--- Work required ---
In the passage on the Amana Colonies, rewrite the paragraph beginning "For eighty years, the Amana Colony" as a short bulleted list that keeps its main facts.

Seven villages in Iowa, US

The Amana Colonies are seven villages on 26000 acre located in Iowa County in east-central Iowa, United States: Amana (or Main Amana, German: Haupt-Amana), East Amana, High Amana, Middle Amana, South Amana, West Amana, and Homestead. The villages were built and settled by German Radical Pietists, who were persecuted in their homeland by the German state government and the Lutheran Church. Calling themselves the True Inspiration Congregations (Wahre Inspirations-Gemeinden), they first settled in New York near Buffalo in what is now the town of West Seneca. However, seeking more isolated surroundings, they moved to Iowa (near present-day Iowa City) in 1856. They lived a communal life until 1932.

For eighty years, the Amana Colony maintained an almost completely self-sufficient local economy, importing very little from the outside industrial economy. The Amanians achieved this independence and lifestyle by adhering to the specialized crafting and farming occupations that they had brought with them from Europe. Craftsmen passed their skills and techniques on from one generation to the next. They used hand, horse, wind, and water power, and made their own furniture, clothes, and other goods. The community voted to form a for-profit organization during the Great Depression, the Amana Society (Amana-Gesellschaft), which included the Amana Corporation.

Today, the Seven Villages of Amana are a tourist attraction known for their restaurants and craft shops. The colony was listed as a National Historic Landmark in 1965.

As of the 2010 Census, the population of the seven villages in order of population was as follows:

- Middle Amana (581)
- Amana (Main Amana) (442)
- South Amana (159)
- Homestead (148)
- West Amana (135)
- High Amana (115)
- East Amana (56)

The Community of True Inspiration (Amana Church) continues to worship in the Middle Amana meeting house, though "Special services, Sunday school, and fellowship activities are held in the larger Main Amana meeting house."

==Early history==

===Origins in Europe===
The Amana Colony stems from a religious movement started in 1714 in Germany by Eberhard L. Gruber and Johann F. Rock. They had both grown displeased with the dogmatism of the Lutheran Church and began to study the Pietist teachings of Philipp Spener. Gruber and Rock fervently spread their beliefs and gained a following originally known as the New Spiritual Economy. They believed that God communicated through individuals with the "gift of inspiration", just as he did in the days of the prophets. This individual was called an instrument (Werkzeug) because he was thought to be used as a tool of God's will to speak directly to his people.

To spread their beliefs, the group led by Rock and Gruber traveled through Germany, Switzerland, and the Dutch Republic. The group became known as the Community of True Inspiration, and followers were called Inspirationalists. The Inspirationalists faced the opposition of the governments of the German states because they refused to serve as soldiers and would not send their children to Lutheran public schools. Adherents to the faith were imprisoned, flogged, and stripped of their possessions. To escape persecution, many Inspirationalists moved to Hesse, the most liberal German state at the time. Here, the group attracted more adherents.

--- Source information ---
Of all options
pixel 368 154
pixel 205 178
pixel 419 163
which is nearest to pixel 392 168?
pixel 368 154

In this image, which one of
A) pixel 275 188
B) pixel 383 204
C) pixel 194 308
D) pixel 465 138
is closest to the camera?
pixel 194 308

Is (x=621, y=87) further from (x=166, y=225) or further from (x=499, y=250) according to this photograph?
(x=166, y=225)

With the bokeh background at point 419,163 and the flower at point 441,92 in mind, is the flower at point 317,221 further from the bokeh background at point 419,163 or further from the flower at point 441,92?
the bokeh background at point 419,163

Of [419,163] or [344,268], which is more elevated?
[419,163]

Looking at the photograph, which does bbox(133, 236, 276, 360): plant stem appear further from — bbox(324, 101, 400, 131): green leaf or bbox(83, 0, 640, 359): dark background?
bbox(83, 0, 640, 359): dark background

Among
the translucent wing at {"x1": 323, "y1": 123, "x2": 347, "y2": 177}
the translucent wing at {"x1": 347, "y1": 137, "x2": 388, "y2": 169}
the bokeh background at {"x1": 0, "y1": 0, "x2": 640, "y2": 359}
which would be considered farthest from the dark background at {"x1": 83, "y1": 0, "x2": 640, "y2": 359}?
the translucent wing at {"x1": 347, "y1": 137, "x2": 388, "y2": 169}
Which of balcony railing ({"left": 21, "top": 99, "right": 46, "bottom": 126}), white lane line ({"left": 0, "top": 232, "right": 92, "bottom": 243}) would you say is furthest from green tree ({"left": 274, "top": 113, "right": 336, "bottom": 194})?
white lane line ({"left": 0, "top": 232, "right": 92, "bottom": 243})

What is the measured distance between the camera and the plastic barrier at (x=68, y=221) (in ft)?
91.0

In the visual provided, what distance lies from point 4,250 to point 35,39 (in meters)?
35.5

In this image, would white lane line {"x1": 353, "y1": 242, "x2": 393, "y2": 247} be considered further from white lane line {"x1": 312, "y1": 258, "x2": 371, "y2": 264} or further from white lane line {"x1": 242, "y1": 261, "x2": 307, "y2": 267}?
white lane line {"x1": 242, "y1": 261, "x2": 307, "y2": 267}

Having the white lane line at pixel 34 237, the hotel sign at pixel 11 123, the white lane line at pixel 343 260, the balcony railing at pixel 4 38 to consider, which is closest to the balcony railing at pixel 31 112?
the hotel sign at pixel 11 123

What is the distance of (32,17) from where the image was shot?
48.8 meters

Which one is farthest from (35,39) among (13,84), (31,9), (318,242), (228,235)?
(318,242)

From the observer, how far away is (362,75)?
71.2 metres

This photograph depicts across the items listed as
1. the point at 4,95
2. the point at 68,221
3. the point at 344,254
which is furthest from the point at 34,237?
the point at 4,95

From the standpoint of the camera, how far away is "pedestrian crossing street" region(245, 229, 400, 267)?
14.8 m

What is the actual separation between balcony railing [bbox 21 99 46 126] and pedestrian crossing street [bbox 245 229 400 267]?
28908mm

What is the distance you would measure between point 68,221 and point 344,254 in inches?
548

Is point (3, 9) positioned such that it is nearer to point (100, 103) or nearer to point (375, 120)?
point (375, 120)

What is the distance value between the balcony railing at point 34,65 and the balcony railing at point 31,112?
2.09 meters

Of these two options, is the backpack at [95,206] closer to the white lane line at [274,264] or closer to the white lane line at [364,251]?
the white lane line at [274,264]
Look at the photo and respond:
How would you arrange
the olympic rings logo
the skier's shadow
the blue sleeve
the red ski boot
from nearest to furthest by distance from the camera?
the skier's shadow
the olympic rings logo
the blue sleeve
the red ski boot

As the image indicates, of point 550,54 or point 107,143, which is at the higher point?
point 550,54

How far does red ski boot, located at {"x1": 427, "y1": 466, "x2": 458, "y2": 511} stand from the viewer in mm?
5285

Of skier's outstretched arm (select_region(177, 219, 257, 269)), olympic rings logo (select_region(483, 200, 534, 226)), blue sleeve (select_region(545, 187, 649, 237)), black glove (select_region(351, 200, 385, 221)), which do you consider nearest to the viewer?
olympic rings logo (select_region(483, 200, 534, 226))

--- Output of the task ---
- For eighty years, the Amana Colony kept an almost completely self-sufficient local economy and imported very little from the outside industrial economy.
- The Amanians did this by keeping to the specialized crafting and farming occupations they had brought from Europe.
- Craftsmen passed their skills and techniques from one generation to the next.
- They used hand, horse, wind, and water power, and made their own furniture, clothes, and other goods.
- During the Great Depression, the community voted to form a for-profit organization, the Amana Society (Amana-Gesellschaft), which included the Amana Corporation.